Ce miel "français" vient en réalité de Chine - comment savoir si vous en avez dans vos placards
De plus en plus de produits alimentaires utilisent l'étiquette "Fabriqué en France" ou "Made in France", affichant la cocarde tricolore sur leur emballage. Mais attention aux fraudes et aux tromperies ! Les services des douanes et la DGCCRF, qui protègent les consommateurs contre les arnaques et vérifient l'origine des produits, détectent chaque année des pratiques commerciales trompeuses. Et parfois massives.
Une affaire vient d'illustrer une de ces pratiques, comme l'a rappelé la DGCCRF il y a quelques jours au sujet d'une décision de justice remontant à l'été. Une société, ainsi que son dirigeant, ont été condamnés par le tribunal judiciaire de Perpignan le 5 juillet 2023 à une amende de 50 000 euros et six mois de prison avec sursis. Les chefs d'accusation ? Pratique commerciale trompeuse et tromperie sur l'origine du miel.
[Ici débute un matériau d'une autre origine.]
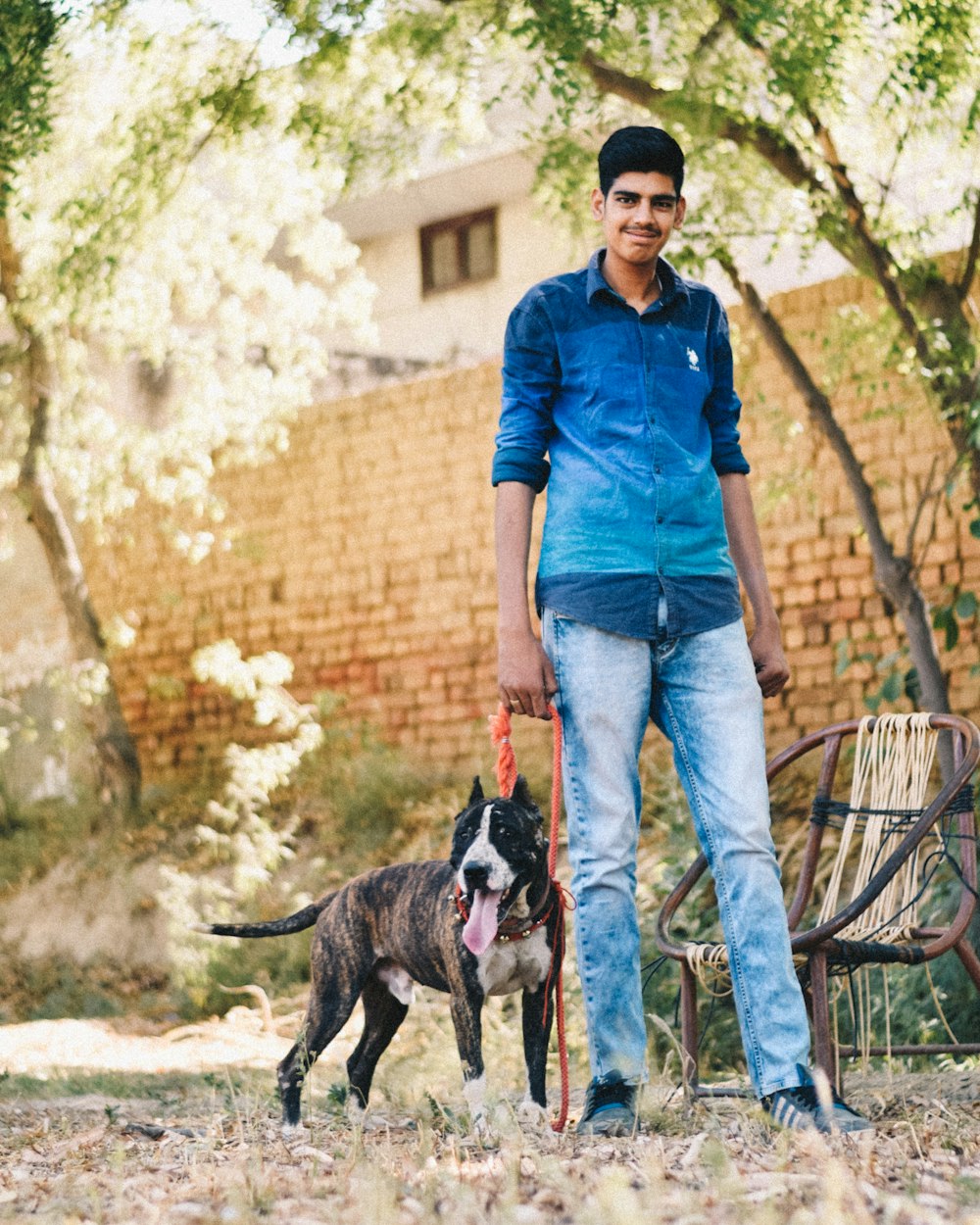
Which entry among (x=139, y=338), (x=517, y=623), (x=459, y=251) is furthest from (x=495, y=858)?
(x=459, y=251)

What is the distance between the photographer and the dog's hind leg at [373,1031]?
4.75 m

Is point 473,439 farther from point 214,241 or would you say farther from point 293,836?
point 293,836

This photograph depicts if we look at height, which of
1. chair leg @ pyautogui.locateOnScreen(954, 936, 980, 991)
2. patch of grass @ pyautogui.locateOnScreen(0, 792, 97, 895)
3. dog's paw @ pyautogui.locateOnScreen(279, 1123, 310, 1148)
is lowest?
patch of grass @ pyautogui.locateOnScreen(0, 792, 97, 895)

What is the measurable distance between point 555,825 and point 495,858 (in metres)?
0.20

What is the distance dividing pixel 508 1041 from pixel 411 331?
1265 centimetres

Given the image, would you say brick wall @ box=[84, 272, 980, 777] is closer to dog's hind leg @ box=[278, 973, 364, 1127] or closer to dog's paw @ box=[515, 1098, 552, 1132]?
dog's hind leg @ box=[278, 973, 364, 1127]

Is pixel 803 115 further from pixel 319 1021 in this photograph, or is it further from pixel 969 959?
pixel 319 1021

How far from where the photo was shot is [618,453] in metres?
3.74

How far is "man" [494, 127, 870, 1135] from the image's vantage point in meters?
3.63

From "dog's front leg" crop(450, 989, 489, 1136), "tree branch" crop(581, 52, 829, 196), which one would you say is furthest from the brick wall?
"dog's front leg" crop(450, 989, 489, 1136)

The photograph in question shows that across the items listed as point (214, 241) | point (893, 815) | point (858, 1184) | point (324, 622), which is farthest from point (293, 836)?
point (858, 1184)

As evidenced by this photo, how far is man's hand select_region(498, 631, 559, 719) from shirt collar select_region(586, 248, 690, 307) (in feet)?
2.79

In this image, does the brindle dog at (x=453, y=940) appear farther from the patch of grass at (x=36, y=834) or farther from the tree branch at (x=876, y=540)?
the patch of grass at (x=36, y=834)

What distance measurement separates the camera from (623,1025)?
12.2ft
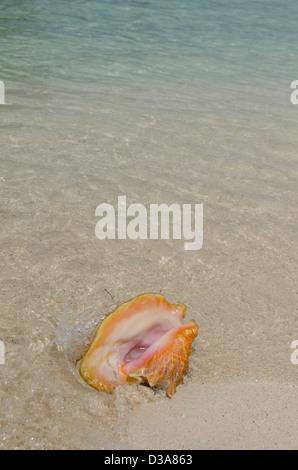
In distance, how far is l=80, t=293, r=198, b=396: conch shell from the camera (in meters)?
1.69

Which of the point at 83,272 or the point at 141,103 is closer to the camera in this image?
the point at 83,272

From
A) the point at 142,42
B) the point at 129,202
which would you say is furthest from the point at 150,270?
the point at 142,42

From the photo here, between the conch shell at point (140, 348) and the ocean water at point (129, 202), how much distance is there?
6cm

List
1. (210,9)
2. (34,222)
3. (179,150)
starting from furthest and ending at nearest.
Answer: (210,9) → (179,150) → (34,222)

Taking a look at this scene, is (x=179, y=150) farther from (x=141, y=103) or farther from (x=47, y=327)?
(x=47, y=327)

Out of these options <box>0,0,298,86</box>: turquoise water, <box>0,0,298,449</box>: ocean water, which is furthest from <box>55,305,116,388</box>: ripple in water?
<box>0,0,298,86</box>: turquoise water

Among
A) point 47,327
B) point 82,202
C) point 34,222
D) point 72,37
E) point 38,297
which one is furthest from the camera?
point 72,37

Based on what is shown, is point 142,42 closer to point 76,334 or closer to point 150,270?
point 150,270

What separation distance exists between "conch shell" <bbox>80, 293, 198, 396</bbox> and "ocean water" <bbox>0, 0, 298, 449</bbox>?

L'entreprise a en effet écoulé pas moins de 140 000 kg de miel espagnol, roumain et chinois comme du "Miel du Roussillon" et ce pendant près de trois ans, entre 2015 et 2018. Et l'arnaque aurait continué si un client de Haute-Loire n'avait pas décidé de soumettre le miel qu'il avait acheté à une analyse pollinique dans un laboratoire privé. Les résultats ont montré que ce miel n'était pas d'origine française, une conclusion ultérieurement confirmée par les laboratoires du ministère de l'Économie.
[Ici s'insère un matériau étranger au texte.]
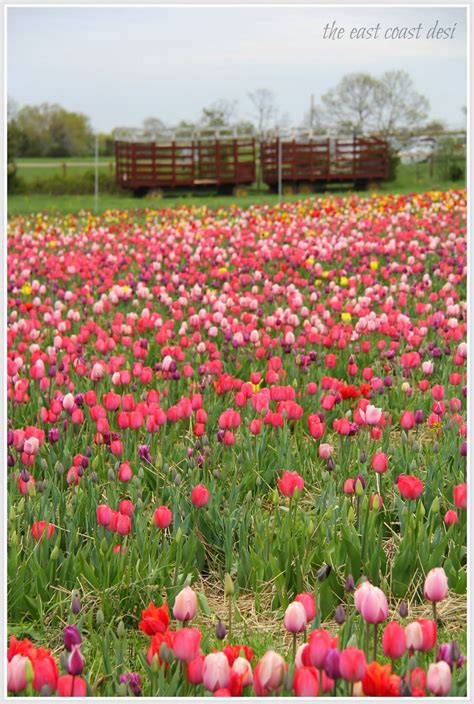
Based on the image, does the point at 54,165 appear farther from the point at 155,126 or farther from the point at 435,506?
the point at 435,506

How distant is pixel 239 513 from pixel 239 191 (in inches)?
993

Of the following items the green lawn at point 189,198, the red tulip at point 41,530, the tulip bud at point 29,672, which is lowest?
the tulip bud at point 29,672

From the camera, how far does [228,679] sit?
196 centimetres

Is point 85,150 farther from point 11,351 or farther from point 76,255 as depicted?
point 11,351

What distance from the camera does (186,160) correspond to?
28891 mm

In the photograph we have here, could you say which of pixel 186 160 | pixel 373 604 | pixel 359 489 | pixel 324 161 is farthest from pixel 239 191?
pixel 373 604

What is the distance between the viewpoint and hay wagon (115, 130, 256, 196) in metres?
28.5

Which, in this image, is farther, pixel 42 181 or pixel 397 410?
pixel 42 181

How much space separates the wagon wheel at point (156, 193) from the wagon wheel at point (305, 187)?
462cm

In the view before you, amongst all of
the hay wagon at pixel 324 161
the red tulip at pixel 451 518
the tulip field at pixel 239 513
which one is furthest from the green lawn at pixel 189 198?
the red tulip at pixel 451 518

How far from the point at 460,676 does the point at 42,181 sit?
31723 millimetres

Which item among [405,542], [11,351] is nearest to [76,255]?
[11,351]

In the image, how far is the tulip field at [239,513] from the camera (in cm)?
214

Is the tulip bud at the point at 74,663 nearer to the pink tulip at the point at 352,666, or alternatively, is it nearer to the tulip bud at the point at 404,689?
the pink tulip at the point at 352,666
Cette première découverte a fini par lever le voile sur une fraude à grande échelle. Les colis de miel étaient reçus en France puis renvoyés au nom de "Miel du Roussillon" à des revendeurs partout dans l'Hexagone. Les enquêteurs ont notamment découvert un site, dans l'Aude, où plus de 2 tonnes de miel conditionné en fûts étaient entreposées. Sur ces fûts, des étiquettes indiquant une origine espagnole étaient apposées, tandis que d'autres étiquettes mentionnaient fièrement "Miel du Roussillon" et "Origine France," avec le matériel nécessaire à leur collage à proximité.
Du miel douteux partout, comment vérifier ?
C'est bien connu, le miel ne se périme pas. Compte tenu des quantités de miel écoulé, soyez méfiant si un pot affichant "Miel du Roussillon" un peu ancien se trouve encore dans vos placards. Plus généralement, quand vous achetez du miel, il y a des indicateurs qui doivent vous mettre la puce à l'oreille : une origine affichée sans mention du nom et de l'adresse de l'apiculteur doit vous alerter. La formule "Mis en pot" est d'ailleurs à regarder de près. Si elle est suivie par une région ("Mis en pot dans les Pyrénées" par exemple), cela peut sous-entendre que le miel n'a pas été produit à cet endroit. Préférer la mention "Mis en pot par l'apiculteur", associée encore une fois à ses coordonnées.
L'affichage de l'origine du miel est pour sa part obligatoire. S'il s'agit d'un mélange, il est possible de voir figurer "Mélange de miels originaires de l'UE", "Mélange de miels non originaires de l'UE", ou "Mélange de miels originaires et non originaires de l'UE". Mais encore une fois méfiance : l'origine européenne du miel n'est pas une garantie. L'Espagne est par exemple connue pour avoir importé des dizaines de tonnes de miel en provenance de Chine ces dernières années, dont une grande partie a été ensuite mélangée et réexpédiée en Europe, notamment en France, comme l'indique FranceAgriMer dans plusieurs rapports.
Préférez donc les miels portant l'étiquette Indication géographique protégée (IGP) ou un label reconnu (label Rouge miel de Provence, AOP sapin des Vosges etc.). Privilégiez aussi les miels purs (thym, lavande, acacia, châtaignier…) aux mélanges qui rendent de fait la traçabilité plus difficile. Pensez enfin à comparer l'appellation florale avec la zone géographique mentionnée et souvenez-vous que la lavande pousse plus facilement en Provence qu'en Bretagne.
La France ne produit qu'un quart du miel qu'elle consomme, notamment à cause de capacités de production limitées et du prix élevé du miel local. Ce qui ouvre grand la porte aux importations. Le tout sans compter les "apiculteurs- conditionneurs", des apiculteurs qui produisent peu mais mélangent beaucoup leur miel avec celui qu'ils achètent à l'étranger... Or dans certains pays comme la Chine, les producteurs sont suspectés d'utiliser du glucose pour nourrir leurs abeilles voire de "couper" directement le miel avec du sirop de sucre. Des mélanges toujours plus élaborés et plus difficiles à détecter par les experts.